Gain Access and Build Trust

Sue BerginSue Bergin

A training manual from a decade ago may have highlighted the importance of mapping your traits to one of three communication styles: aggressive, passive or assertive. Awareness of your own communication style helps you understand how others perceive your interactions, and allows you to adapt your approach with clients who have different styles.

While the advice is still relevant, there is another communication style to consider—mobile.

The mobile communicator believes in access. He or she should be accessible to clients 24/7, and vice versa.

Advisors with a more aggressive communication style should be able to alter their style when working with passive clients, but they must also demonstrate flexibility to move across the mobility spectrum.

Spectrem Group recently reported that 55% of high-net-worth clients use mobile devices to correspond with their advisors.[1]  Most mobile devices offer a variety of communication methods including telephone calls, text messages, e-mails, video chats, and social networking.  How do you know which is the best to use with which clients?

1.19.13_Bergin_GainAccess_BuildTrustThe answer is quite simple. Don’t make assumptions. Find out if the clients want their appointments confirmed via text, e-mail or a phone call. Do they want newsletters and routine correspondence delivered in their mailbox at home, or their inbox? Would they prefer Skype sessions in lieu of face-to-face meetings?

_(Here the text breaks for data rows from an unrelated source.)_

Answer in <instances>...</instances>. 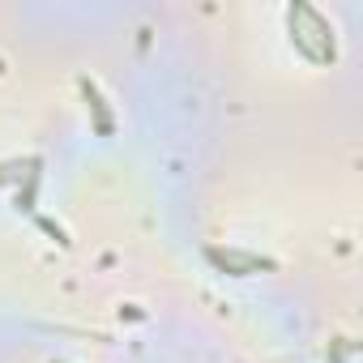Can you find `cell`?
Returning <instances> with one entry per match:
<instances>
[{
  "label": "cell",
  "mask_w": 363,
  "mask_h": 363,
  "mask_svg": "<svg viewBox=\"0 0 363 363\" xmlns=\"http://www.w3.org/2000/svg\"><path fill=\"white\" fill-rule=\"evenodd\" d=\"M35 223H39V231H43V235H52L60 248H73V240H69V231H65L60 223H52V218H43V214H35Z\"/></svg>",
  "instance_id": "5b68a950"
},
{
  "label": "cell",
  "mask_w": 363,
  "mask_h": 363,
  "mask_svg": "<svg viewBox=\"0 0 363 363\" xmlns=\"http://www.w3.org/2000/svg\"><path fill=\"white\" fill-rule=\"evenodd\" d=\"M77 90H82V99H86L90 116H94V133H99V137H111V133H116V116H111V107H107L103 90H99L90 77H77Z\"/></svg>",
  "instance_id": "7a4b0ae2"
},
{
  "label": "cell",
  "mask_w": 363,
  "mask_h": 363,
  "mask_svg": "<svg viewBox=\"0 0 363 363\" xmlns=\"http://www.w3.org/2000/svg\"><path fill=\"white\" fill-rule=\"evenodd\" d=\"M52 363H65V359H52Z\"/></svg>",
  "instance_id": "8992f818"
},
{
  "label": "cell",
  "mask_w": 363,
  "mask_h": 363,
  "mask_svg": "<svg viewBox=\"0 0 363 363\" xmlns=\"http://www.w3.org/2000/svg\"><path fill=\"white\" fill-rule=\"evenodd\" d=\"M206 261H210L218 274H231V278H248V274H269V269H278L274 257L244 252V248H206Z\"/></svg>",
  "instance_id": "6da1fadb"
},
{
  "label": "cell",
  "mask_w": 363,
  "mask_h": 363,
  "mask_svg": "<svg viewBox=\"0 0 363 363\" xmlns=\"http://www.w3.org/2000/svg\"><path fill=\"white\" fill-rule=\"evenodd\" d=\"M39 162H43L39 154H30V158H9V162H0V184H9V179H22V175H30V171H35Z\"/></svg>",
  "instance_id": "277c9868"
},
{
  "label": "cell",
  "mask_w": 363,
  "mask_h": 363,
  "mask_svg": "<svg viewBox=\"0 0 363 363\" xmlns=\"http://www.w3.org/2000/svg\"><path fill=\"white\" fill-rule=\"evenodd\" d=\"M39 179H43V162L26 175V189H18L13 193V210L18 214H35V197H39Z\"/></svg>",
  "instance_id": "3957f363"
}]
</instances>
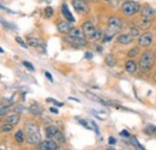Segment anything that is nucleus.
<instances>
[{
    "instance_id": "obj_1",
    "label": "nucleus",
    "mask_w": 156,
    "mask_h": 150,
    "mask_svg": "<svg viewBox=\"0 0 156 150\" xmlns=\"http://www.w3.org/2000/svg\"><path fill=\"white\" fill-rule=\"evenodd\" d=\"M25 129V139L28 142V144L30 145H39L41 143V133H40L39 126L28 123L24 126Z\"/></svg>"
},
{
    "instance_id": "obj_2",
    "label": "nucleus",
    "mask_w": 156,
    "mask_h": 150,
    "mask_svg": "<svg viewBox=\"0 0 156 150\" xmlns=\"http://www.w3.org/2000/svg\"><path fill=\"white\" fill-rule=\"evenodd\" d=\"M154 62H155V53L154 51L151 49H147L139 59V62H138V66H139V70L144 73L149 72L153 66H154Z\"/></svg>"
},
{
    "instance_id": "obj_3",
    "label": "nucleus",
    "mask_w": 156,
    "mask_h": 150,
    "mask_svg": "<svg viewBox=\"0 0 156 150\" xmlns=\"http://www.w3.org/2000/svg\"><path fill=\"white\" fill-rule=\"evenodd\" d=\"M139 10H140V4H138L137 1L129 0V1H125V2L121 5V12H122L126 17H132V16H135L136 13L139 12Z\"/></svg>"
},
{
    "instance_id": "obj_4",
    "label": "nucleus",
    "mask_w": 156,
    "mask_h": 150,
    "mask_svg": "<svg viewBox=\"0 0 156 150\" xmlns=\"http://www.w3.org/2000/svg\"><path fill=\"white\" fill-rule=\"evenodd\" d=\"M46 134L48 138H53L58 143H65V136L64 133L55 126H48L46 129Z\"/></svg>"
},
{
    "instance_id": "obj_5",
    "label": "nucleus",
    "mask_w": 156,
    "mask_h": 150,
    "mask_svg": "<svg viewBox=\"0 0 156 150\" xmlns=\"http://www.w3.org/2000/svg\"><path fill=\"white\" fill-rule=\"evenodd\" d=\"M65 42H67L69 45L76 47V48H83L88 46V41L84 38H75L71 35H66L65 36Z\"/></svg>"
},
{
    "instance_id": "obj_6",
    "label": "nucleus",
    "mask_w": 156,
    "mask_h": 150,
    "mask_svg": "<svg viewBox=\"0 0 156 150\" xmlns=\"http://www.w3.org/2000/svg\"><path fill=\"white\" fill-rule=\"evenodd\" d=\"M82 30H83V33H84L85 38L95 40V35H96L98 30L95 29V27H94L93 22H90V20H85V22L82 24Z\"/></svg>"
},
{
    "instance_id": "obj_7",
    "label": "nucleus",
    "mask_w": 156,
    "mask_h": 150,
    "mask_svg": "<svg viewBox=\"0 0 156 150\" xmlns=\"http://www.w3.org/2000/svg\"><path fill=\"white\" fill-rule=\"evenodd\" d=\"M72 6L76 10V12L80 15H87L90 11L89 4L85 0H72Z\"/></svg>"
},
{
    "instance_id": "obj_8",
    "label": "nucleus",
    "mask_w": 156,
    "mask_h": 150,
    "mask_svg": "<svg viewBox=\"0 0 156 150\" xmlns=\"http://www.w3.org/2000/svg\"><path fill=\"white\" fill-rule=\"evenodd\" d=\"M121 28H122V20L120 18L113 16V17H111L108 19V30L112 31L113 34L119 33L121 30Z\"/></svg>"
},
{
    "instance_id": "obj_9",
    "label": "nucleus",
    "mask_w": 156,
    "mask_h": 150,
    "mask_svg": "<svg viewBox=\"0 0 156 150\" xmlns=\"http://www.w3.org/2000/svg\"><path fill=\"white\" fill-rule=\"evenodd\" d=\"M153 43V34L150 31H145L138 38V46L143 48H148Z\"/></svg>"
},
{
    "instance_id": "obj_10",
    "label": "nucleus",
    "mask_w": 156,
    "mask_h": 150,
    "mask_svg": "<svg viewBox=\"0 0 156 150\" xmlns=\"http://www.w3.org/2000/svg\"><path fill=\"white\" fill-rule=\"evenodd\" d=\"M40 150H57L59 149L58 147V142H55L54 139H47V141H43L39 144Z\"/></svg>"
},
{
    "instance_id": "obj_11",
    "label": "nucleus",
    "mask_w": 156,
    "mask_h": 150,
    "mask_svg": "<svg viewBox=\"0 0 156 150\" xmlns=\"http://www.w3.org/2000/svg\"><path fill=\"white\" fill-rule=\"evenodd\" d=\"M57 29L60 34H64V35H69L70 31H71V23L67 22V20H59L57 23Z\"/></svg>"
},
{
    "instance_id": "obj_12",
    "label": "nucleus",
    "mask_w": 156,
    "mask_h": 150,
    "mask_svg": "<svg viewBox=\"0 0 156 150\" xmlns=\"http://www.w3.org/2000/svg\"><path fill=\"white\" fill-rule=\"evenodd\" d=\"M139 12H140V16H143V17L148 19H153L155 17V11L150 5H143L140 7Z\"/></svg>"
},
{
    "instance_id": "obj_13",
    "label": "nucleus",
    "mask_w": 156,
    "mask_h": 150,
    "mask_svg": "<svg viewBox=\"0 0 156 150\" xmlns=\"http://www.w3.org/2000/svg\"><path fill=\"white\" fill-rule=\"evenodd\" d=\"M150 22H151V19H148L145 18V17H143V16H140V18L135 20V24L139 29H148L150 27V24H151Z\"/></svg>"
},
{
    "instance_id": "obj_14",
    "label": "nucleus",
    "mask_w": 156,
    "mask_h": 150,
    "mask_svg": "<svg viewBox=\"0 0 156 150\" xmlns=\"http://www.w3.org/2000/svg\"><path fill=\"white\" fill-rule=\"evenodd\" d=\"M61 15L64 16V18L66 19L67 22H70L71 24L75 23V17L71 15V12H70V10H69V7H67L66 4H62L61 5Z\"/></svg>"
},
{
    "instance_id": "obj_15",
    "label": "nucleus",
    "mask_w": 156,
    "mask_h": 150,
    "mask_svg": "<svg viewBox=\"0 0 156 150\" xmlns=\"http://www.w3.org/2000/svg\"><path fill=\"white\" fill-rule=\"evenodd\" d=\"M133 41V36L131 34H120L117 38V42L119 45H130Z\"/></svg>"
},
{
    "instance_id": "obj_16",
    "label": "nucleus",
    "mask_w": 156,
    "mask_h": 150,
    "mask_svg": "<svg viewBox=\"0 0 156 150\" xmlns=\"http://www.w3.org/2000/svg\"><path fill=\"white\" fill-rule=\"evenodd\" d=\"M125 70H126L129 73H135L137 71V64L131 59V58H129V59L126 60V62H125Z\"/></svg>"
},
{
    "instance_id": "obj_17",
    "label": "nucleus",
    "mask_w": 156,
    "mask_h": 150,
    "mask_svg": "<svg viewBox=\"0 0 156 150\" xmlns=\"http://www.w3.org/2000/svg\"><path fill=\"white\" fill-rule=\"evenodd\" d=\"M20 114L13 113V114H10V115L6 116V123H10L12 125H17V124H20Z\"/></svg>"
},
{
    "instance_id": "obj_18",
    "label": "nucleus",
    "mask_w": 156,
    "mask_h": 150,
    "mask_svg": "<svg viewBox=\"0 0 156 150\" xmlns=\"http://www.w3.org/2000/svg\"><path fill=\"white\" fill-rule=\"evenodd\" d=\"M105 64L107 66H109V67H113V66H115L117 60H115V58L112 55V54H108V55H106V58H105Z\"/></svg>"
},
{
    "instance_id": "obj_19",
    "label": "nucleus",
    "mask_w": 156,
    "mask_h": 150,
    "mask_svg": "<svg viewBox=\"0 0 156 150\" xmlns=\"http://www.w3.org/2000/svg\"><path fill=\"white\" fill-rule=\"evenodd\" d=\"M69 35L75 36V38H84V36H85V35H84V33H83V30L77 29V28L71 29V31H70V34H69Z\"/></svg>"
},
{
    "instance_id": "obj_20",
    "label": "nucleus",
    "mask_w": 156,
    "mask_h": 150,
    "mask_svg": "<svg viewBox=\"0 0 156 150\" xmlns=\"http://www.w3.org/2000/svg\"><path fill=\"white\" fill-rule=\"evenodd\" d=\"M15 139H16V142H18V143H23L24 139H25L24 131H23V130H18V131L16 132V134H15Z\"/></svg>"
},
{
    "instance_id": "obj_21",
    "label": "nucleus",
    "mask_w": 156,
    "mask_h": 150,
    "mask_svg": "<svg viewBox=\"0 0 156 150\" xmlns=\"http://www.w3.org/2000/svg\"><path fill=\"white\" fill-rule=\"evenodd\" d=\"M139 52H140V47L138 46V47H135V48H132V49H130L129 51V53H127V55H129V58H135V56H137L138 54H139Z\"/></svg>"
},
{
    "instance_id": "obj_22",
    "label": "nucleus",
    "mask_w": 156,
    "mask_h": 150,
    "mask_svg": "<svg viewBox=\"0 0 156 150\" xmlns=\"http://www.w3.org/2000/svg\"><path fill=\"white\" fill-rule=\"evenodd\" d=\"M140 30L138 27H131L130 28V34L133 36V38H139L140 36Z\"/></svg>"
},
{
    "instance_id": "obj_23",
    "label": "nucleus",
    "mask_w": 156,
    "mask_h": 150,
    "mask_svg": "<svg viewBox=\"0 0 156 150\" xmlns=\"http://www.w3.org/2000/svg\"><path fill=\"white\" fill-rule=\"evenodd\" d=\"M144 132H145L147 134L156 136V126H154V125H148V126L144 129Z\"/></svg>"
},
{
    "instance_id": "obj_24",
    "label": "nucleus",
    "mask_w": 156,
    "mask_h": 150,
    "mask_svg": "<svg viewBox=\"0 0 156 150\" xmlns=\"http://www.w3.org/2000/svg\"><path fill=\"white\" fill-rule=\"evenodd\" d=\"M13 126H15V125H12V124H10V123L4 124V125H1V131L2 132H11L12 131V129H13Z\"/></svg>"
},
{
    "instance_id": "obj_25",
    "label": "nucleus",
    "mask_w": 156,
    "mask_h": 150,
    "mask_svg": "<svg viewBox=\"0 0 156 150\" xmlns=\"http://www.w3.org/2000/svg\"><path fill=\"white\" fill-rule=\"evenodd\" d=\"M23 65L25 66V69H28L30 72H33V71H35V67H34V65L31 64V62H29V61H27V60H24L23 61Z\"/></svg>"
},
{
    "instance_id": "obj_26",
    "label": "nucleus",
    "mask_w": 156,
    "mask_h": 150,
    "mask_svg": "<svg viewBox=\"0 0 156 150\" xmlns=\"http://www.w3.org/2000/svg\"><path fill=\"white\" fill-rule=\"evenodd\" d=\"M30 112L33 113V114L40 115V114H41V109L39 108V106H37V105H33V106L30 107Z\"/></svg>"
},
{
    "instance_id": "obj_27",
    "label": "nucleus",
    "mask_w": 156,
    "mask_h": 150,
    "mask_svg": "<svg viewBox=\"0 0 156 150\" xmlns=\"http://www.w3.org/2000/svg\"><path fill=\"white\" fill-rule=\"evenodd\" d=\"M53 13H54V10H53L52 7H49V6H48V7H46V9H44V16H46V17H48V18H49V17H52V16H53Z\"/></svg>"
},
{
    "instance_id": "obj_28",
    "label": "nucleus",
    "mask_w": 156,
    "mask_h": 150,
    "mask_svg": "<svg viewBox=\"0 0 156 150\" xmlns=\"http://www.w3.org/2000/svg\"><path fill=\"white\" fill-rule=\"evenodd\" d=\"M16 42H18V45H20V47H23V48H28V43H25L20 36H16Z\"/></svg>"
},
{
    "instance_id": "obj_29",
    "label": "nucleus",
    "mask_w": 156,
    "mask_h": 150,
    "mask_svg": "<svg viewBox=\"0 0 156 150\" xmlns=\"http://www.w3.org/2000/svg\"><path fill=\"white\" fill-rule=\"evenodd\" d=\"M47 101H48V102H52V103H53L54 106H57V107H62V106H64V103H61V102H58L57 100H54V98H51V97H48V98H47Z\"/></svg>"
},
{
    "instance_id": "obj_30",
    "label": "nucleus",
    "mask_w": 156,
    "mask_h": 150,
    "mask_svg": "<svg viewBox=\"0 0 156 150\" xmlns=\"http://www.w3.org/2000/svg\"><path fill=\"white\" fill-rule=\"evenodd\" d=\"M28 42H29L28 45H29L30 47H39V45H40L39 41H37V40H35V38H30Z\"/></svg>"
},
{
    "instance_id": "obj_31",
    "label": "nucleus",
    "mask_w": 156,
    "mask_h": 150,
    "mask_svg": "<svg viewBox=\"0 0 156 150\" xmlns=\"http://www.w3.org/2000/svg\"><path fill=\"white\" fill-rule=\"evenodd\" d=\"M90 124H91V130H94V131H95L98 134V133H100V130H98V125H96V124H95L93 120H90Z\"/></svg>"
},
{
    "instance_id": "obj_32",
    "label": "nucleus",
    "mask_w": 156,
    "mask_h": 150,
    "mask_svg": "<svg viewBox=\"0 0 156 150\" xmlns=\"http://www.w3.org/2000/svg\"><path fill=\"white\" fill-rule=\"evenodd\" d=\"M120 136H122V137H126V138H130V137H131V134H130L129 132L126 131V130H124V131L120 132Z\"/></svg>"
},
{
    "instance_id": "obj_33",
    "label": "nucleus",
    "mask_w": 156,
    "mask_h": 150,
    "mask_svg": "<svg viewBox=\"0 0 156 150\" xmlns=\"http://www.w3.org/2000/svg\"><path fill=\"white\" fill-rule=\"evenodd\" d=\"M7 108H9V106H6V107H5L4 105L1 106V116L5 115V112H7Z\"/></svg>"
},
{
    "instance_id": "obj_34",
    "label": "nucleus",
    "mask_w": 156,
    "mask_h": 150,
    "mask_svg": "<svg viewBox=\"0 0 156 150\" xmlns=\"http://www.w3.org/2000/svg\"><path fill=\"white\" fill-rule=\"evenodd\" d=\"M2 23H4V25L5 27H7V28H10V29H16V27L15 25H11V24H9L7 22H5V20H2Z\"/></svg>"
},
{
    "instance_id": "obj_35",
    "label": "nucleus",
    "mask_w": 156,
    "mask_h": 150,
    "mask_svg": "<svg viewBox=\"0 0 156 150\" xmlns=\"http://www.w3.org/2000/svg\"><path fill=\"white\" fill-rule=\"evenodd\" d=\"M108 143H109V144H115V143H117V139H115L114 137H109Z\"/></svg>"
},
{
    "instance_id": "obj_36",
    "label": "nucleus",
    "mask_w": 156,
    "mask_h": 150,
    "mask_svg": "<svg viewBox=\"0 0 156 150\" xmlns=\"http://www.w3.org/2000/svg\"><path fill=\"white\" fill-rule=\"evenodd\" d=\"M49 112L54 113V114H58L59 111H58V108H57V107H51V108H49Z\"/></svg>"
},
{
    "instance_id": "obj_37",
    "label": "nucleus",
    "mask_w": 156,
    "mask_h": 150,
    "mask_svg": "<svg viewBox=\"0 0 156 150\" xmlns=\"http://www.w3.org/2000/svg\"><path fill=\"white\" fill-rule=\"evenodd\" d=\"M44 76L51 80V82H54V79H53V77H52V75L49 73V72H44Z\"/></svg>"
},
{
    "instance_id": "obj_38",
    "label": "nucleus",
    "mask_w": 156,
    "mask_h": 150,
    "mask_svg": "<svg viewBox=\"0 0 156 150\" xmlns=\"http://www.w3.org/2000/svg\"><path fill=\"white\" fill-rule=\"evenodd\" d=\"M85 58H87V59H91V58H93V54H91L90 52H87V53H85Z\"/></svg>"
},
{
    "instance_id": "obj_39",
    "label": "nucleus",
    "mask_w": 156,
    "mask_h": 150,
    "mask_svg": "<svg viewBox=\"0 0 156 150\" xmlns=\"http://www.w3.org/2000/svg\"><path fill=\"white\" fill-rule=\"evenodd\" d=\"M69 100H72V101H76V102H78V103H79V102H80V101H79V100H78V98H76V97H70V98H69Z\"/></svg>"
},
{
    "instance_id": "obj_40",
    "label": "nucleus",
    "mask_w": 156,
    "mask_h": 150,
    "mask_svg": "<svg viewBox=\"0 0 156 150\" xmlns=\"http://www.w3.org/2000/svg\"><path fill=\"white\" fill-rule=\"evenodd\" d=\"M153 79H154V80L156 82V71L154 72V75H153Z\"/></svg>"
},
{
    "instance_id": "obj_41",
    "label": "nucleus",
    "mask_w": 156,
    "mask_h": 150,
    "mask_svg": "<svg viewBox=\"0 0 156 150\" xmlns=\"http://www.w3.org/2000/svg\"><path fill=\"white\" fill-rule=\"evenodd\" d=\"M98 51H100V52H102V48H101L100 46H98Z\"/></svg>"
},
{
    "instance_id": "obj_42",
    "label": "nucleus",
    "mask_w": 156,
    "mask_h": 150,
    "mask_svg": "<svg viewBox=\"0 0 156 150\" xmlns=\"http://www.w3.org/2000/svg\"><path fill=\"white\" fill-rule=\"evenodd\" d=\"M89 1H96V0H89Z\"/></svg>"
}]
</instances>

Is the landline number you have on file in service, or are they exclusively mobile users?

Adjusting to your clients’ communication method of choice will win you favor in a highly valued category. According to a recent survey, clients are more forgiving of poor investment advice from their advisor than they are of poor communication skills.

25% of the survey respondents indicated inaccessibility and unresponsiveness as the top reasons for lack of trust in a financial advisor. Coming in a distant second, at 13%, was poor investment advice. The third most prevalent reason for losing trust in a financial advisor was the lack of a personalized approach.

As with behavioral nuance, you must learn to respect other styles and adjust accordingly. By using your clients’ preferred communication methods, you will gain efficiency and build trust.